Thermodynamics problem -Does this approach seem right?

[TroyElliott]

Homework Statement

A dilute gas consisting of N hydrogen atoms in equilibrium at temperature T and pressure P. A fraction of the atoms combine to form diatomic hydrogen. For $N_{s}$ single atoms and $N_{d}$ diatomic molecules, the free energy of the system is

$$G = N_{s}k_{b}T\ln{(\frac{N_{s}}{N_{s}+N_{d}}\frac{P}{P^{0}_{s}})}+N_{d}k_{b}T\ln{(\frac{N_{d}}{N_{s}+N_{d}}\frac{P}{P^{0}_{d}})} - \epsilon N_{d}.$$

Here $\epsilon$ is the binding energy of the $H_{2}$ molecule, and $P^{0}_{s}$ and $P^{0}_{d}$ are functions of only temperature.

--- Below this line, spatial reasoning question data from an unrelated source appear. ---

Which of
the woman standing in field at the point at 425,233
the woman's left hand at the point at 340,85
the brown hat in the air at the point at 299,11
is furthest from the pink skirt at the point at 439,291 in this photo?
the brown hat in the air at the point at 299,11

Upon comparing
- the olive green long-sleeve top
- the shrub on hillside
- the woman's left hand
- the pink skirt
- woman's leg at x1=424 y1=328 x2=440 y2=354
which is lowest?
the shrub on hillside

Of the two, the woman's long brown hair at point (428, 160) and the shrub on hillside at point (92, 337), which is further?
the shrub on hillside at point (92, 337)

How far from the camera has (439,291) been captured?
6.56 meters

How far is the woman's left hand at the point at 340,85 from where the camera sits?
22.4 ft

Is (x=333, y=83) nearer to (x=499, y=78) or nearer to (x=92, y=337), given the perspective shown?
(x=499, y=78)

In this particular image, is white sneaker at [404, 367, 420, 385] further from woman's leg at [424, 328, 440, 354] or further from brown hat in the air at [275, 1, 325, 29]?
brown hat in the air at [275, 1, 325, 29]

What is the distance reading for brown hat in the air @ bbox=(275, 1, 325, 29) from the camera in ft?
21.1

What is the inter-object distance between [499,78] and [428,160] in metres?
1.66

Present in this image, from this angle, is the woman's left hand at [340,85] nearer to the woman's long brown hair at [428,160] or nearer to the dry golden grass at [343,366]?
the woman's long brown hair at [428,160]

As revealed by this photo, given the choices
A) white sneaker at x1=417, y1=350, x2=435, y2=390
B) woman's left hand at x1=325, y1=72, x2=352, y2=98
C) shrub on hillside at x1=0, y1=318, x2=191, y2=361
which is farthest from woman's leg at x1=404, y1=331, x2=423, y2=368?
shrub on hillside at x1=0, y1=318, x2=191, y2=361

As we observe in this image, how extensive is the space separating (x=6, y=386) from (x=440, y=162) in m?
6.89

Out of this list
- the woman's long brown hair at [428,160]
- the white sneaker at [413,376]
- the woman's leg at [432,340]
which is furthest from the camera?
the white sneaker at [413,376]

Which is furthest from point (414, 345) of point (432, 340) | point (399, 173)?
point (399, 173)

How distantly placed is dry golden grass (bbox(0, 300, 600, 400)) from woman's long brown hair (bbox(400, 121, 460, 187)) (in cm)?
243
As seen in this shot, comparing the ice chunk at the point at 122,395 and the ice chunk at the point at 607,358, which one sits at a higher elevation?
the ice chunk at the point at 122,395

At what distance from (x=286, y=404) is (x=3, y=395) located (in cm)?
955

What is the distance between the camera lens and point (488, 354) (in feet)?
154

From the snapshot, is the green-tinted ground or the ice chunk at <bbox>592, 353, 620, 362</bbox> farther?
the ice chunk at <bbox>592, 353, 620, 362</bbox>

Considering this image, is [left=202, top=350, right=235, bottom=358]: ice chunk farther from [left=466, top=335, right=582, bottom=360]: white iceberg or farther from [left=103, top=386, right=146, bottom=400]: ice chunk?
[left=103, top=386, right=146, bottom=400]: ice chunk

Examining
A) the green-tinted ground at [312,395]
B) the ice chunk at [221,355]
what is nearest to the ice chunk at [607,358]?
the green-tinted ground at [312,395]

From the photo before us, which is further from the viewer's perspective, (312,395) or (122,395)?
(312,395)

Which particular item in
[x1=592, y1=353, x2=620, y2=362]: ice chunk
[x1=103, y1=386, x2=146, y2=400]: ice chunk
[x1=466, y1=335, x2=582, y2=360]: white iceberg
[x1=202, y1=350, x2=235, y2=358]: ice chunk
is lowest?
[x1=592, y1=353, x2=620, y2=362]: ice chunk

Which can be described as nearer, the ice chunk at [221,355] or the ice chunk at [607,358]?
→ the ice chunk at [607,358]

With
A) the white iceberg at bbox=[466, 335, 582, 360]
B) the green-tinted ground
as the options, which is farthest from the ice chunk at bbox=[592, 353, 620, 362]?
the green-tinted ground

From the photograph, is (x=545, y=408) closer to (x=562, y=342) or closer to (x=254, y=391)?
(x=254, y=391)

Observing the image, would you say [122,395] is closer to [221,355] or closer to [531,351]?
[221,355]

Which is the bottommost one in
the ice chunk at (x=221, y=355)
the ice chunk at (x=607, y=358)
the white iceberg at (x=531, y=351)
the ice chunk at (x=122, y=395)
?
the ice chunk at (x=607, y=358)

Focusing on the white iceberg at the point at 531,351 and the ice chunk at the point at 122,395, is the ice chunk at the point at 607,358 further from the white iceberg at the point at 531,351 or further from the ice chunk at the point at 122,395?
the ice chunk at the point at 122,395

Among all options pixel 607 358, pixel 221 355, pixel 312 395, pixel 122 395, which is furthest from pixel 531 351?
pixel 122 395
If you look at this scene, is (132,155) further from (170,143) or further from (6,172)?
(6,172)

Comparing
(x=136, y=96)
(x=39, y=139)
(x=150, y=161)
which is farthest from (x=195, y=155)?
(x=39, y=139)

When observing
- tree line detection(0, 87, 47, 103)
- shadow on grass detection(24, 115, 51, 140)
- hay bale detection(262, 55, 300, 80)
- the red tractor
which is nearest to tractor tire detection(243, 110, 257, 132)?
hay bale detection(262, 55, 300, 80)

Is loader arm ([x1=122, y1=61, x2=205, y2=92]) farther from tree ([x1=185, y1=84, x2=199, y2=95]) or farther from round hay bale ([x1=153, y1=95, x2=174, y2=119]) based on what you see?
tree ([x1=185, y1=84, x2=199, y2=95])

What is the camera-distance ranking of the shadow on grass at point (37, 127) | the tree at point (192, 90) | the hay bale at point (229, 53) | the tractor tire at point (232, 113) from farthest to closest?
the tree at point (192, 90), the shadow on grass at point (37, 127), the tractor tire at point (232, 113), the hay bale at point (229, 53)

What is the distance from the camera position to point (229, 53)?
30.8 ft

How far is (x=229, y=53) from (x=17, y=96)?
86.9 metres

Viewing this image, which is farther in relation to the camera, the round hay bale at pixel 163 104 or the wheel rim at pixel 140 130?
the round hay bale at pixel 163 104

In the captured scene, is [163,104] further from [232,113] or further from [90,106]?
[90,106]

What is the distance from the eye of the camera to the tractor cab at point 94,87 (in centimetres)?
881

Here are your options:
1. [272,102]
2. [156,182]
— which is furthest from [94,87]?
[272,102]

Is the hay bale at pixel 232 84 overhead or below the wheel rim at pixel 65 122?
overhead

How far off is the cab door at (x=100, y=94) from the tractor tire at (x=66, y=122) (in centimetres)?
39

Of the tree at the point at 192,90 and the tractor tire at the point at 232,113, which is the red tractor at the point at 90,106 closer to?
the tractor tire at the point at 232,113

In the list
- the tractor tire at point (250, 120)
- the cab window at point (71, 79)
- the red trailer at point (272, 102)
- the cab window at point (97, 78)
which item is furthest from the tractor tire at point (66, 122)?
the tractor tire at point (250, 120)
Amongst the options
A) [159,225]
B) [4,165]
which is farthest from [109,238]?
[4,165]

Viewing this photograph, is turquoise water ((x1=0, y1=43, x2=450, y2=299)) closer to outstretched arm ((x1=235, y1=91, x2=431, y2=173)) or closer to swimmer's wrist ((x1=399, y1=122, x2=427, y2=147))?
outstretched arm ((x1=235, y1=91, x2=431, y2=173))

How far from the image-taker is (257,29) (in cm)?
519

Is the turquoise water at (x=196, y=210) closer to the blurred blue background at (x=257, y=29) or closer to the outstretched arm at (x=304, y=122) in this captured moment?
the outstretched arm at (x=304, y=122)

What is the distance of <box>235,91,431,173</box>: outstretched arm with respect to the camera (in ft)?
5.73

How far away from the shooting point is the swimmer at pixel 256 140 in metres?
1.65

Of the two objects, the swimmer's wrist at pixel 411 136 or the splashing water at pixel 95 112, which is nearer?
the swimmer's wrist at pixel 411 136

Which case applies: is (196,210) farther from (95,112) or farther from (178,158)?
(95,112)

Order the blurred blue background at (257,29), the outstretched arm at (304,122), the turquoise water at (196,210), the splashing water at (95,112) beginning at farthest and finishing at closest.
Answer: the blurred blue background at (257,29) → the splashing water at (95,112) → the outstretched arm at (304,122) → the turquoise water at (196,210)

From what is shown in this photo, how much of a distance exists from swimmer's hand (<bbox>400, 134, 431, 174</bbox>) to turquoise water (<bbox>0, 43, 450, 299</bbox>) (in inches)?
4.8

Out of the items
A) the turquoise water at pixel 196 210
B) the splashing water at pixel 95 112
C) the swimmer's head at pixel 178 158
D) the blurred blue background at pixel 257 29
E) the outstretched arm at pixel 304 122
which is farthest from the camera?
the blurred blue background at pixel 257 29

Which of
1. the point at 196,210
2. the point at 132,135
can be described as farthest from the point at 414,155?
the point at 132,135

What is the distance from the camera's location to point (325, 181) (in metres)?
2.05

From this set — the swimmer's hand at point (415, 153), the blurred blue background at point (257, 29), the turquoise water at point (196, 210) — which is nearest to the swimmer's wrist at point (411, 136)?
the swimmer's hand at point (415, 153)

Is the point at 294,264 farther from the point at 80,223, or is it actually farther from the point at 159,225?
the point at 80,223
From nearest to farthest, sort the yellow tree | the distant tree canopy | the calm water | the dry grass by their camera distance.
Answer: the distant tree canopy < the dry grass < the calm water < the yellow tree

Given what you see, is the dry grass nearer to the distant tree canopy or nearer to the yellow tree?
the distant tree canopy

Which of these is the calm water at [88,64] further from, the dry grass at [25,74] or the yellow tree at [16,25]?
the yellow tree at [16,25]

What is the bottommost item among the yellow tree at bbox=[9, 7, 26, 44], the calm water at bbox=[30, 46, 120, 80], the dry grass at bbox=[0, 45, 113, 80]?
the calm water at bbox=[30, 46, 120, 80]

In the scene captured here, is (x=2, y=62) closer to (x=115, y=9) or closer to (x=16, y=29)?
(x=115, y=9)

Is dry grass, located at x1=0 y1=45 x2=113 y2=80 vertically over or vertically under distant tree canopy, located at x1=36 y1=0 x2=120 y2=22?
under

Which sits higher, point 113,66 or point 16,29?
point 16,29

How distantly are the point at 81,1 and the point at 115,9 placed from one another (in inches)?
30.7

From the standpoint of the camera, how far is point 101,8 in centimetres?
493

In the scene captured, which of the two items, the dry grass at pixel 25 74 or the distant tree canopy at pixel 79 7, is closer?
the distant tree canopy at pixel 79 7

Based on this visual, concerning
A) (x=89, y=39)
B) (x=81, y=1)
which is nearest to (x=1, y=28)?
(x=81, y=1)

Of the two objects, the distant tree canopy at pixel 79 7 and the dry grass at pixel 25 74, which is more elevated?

Find the relation between $N_{s}$ and $N_{d}$ in equilibrium.

Homework Equations

$\Delta G = 0$
$G_{initial} = N_{s}k_{b}T\ln{(\frac{P}{P^{0}_{s}})}?$

The Attempt at a Solution

$\Delta G = G_{final}-G_{initial} = 0.$ I assume that the $G_{final}$ is the formula for the free energy given in the problem statement. Is it right to assume that $G_{initial}$ is given by setting $N_{d}$ to zero? I am assuming that initially all the hydrogen was just made up of single atoms and the free energy formula above would still be valid for this. Does this seem like the right approach? The algebra gets messy and I haven't been able to get a clean relationship between $N_{s}$ and $N_{d}$.

Thanks!

 

[Chestermiller]

No. I don't agree with your approach. You have that, in any state, $$2N_d+N_s=N$$ You need to find the value of $N_s$ that minimizes G.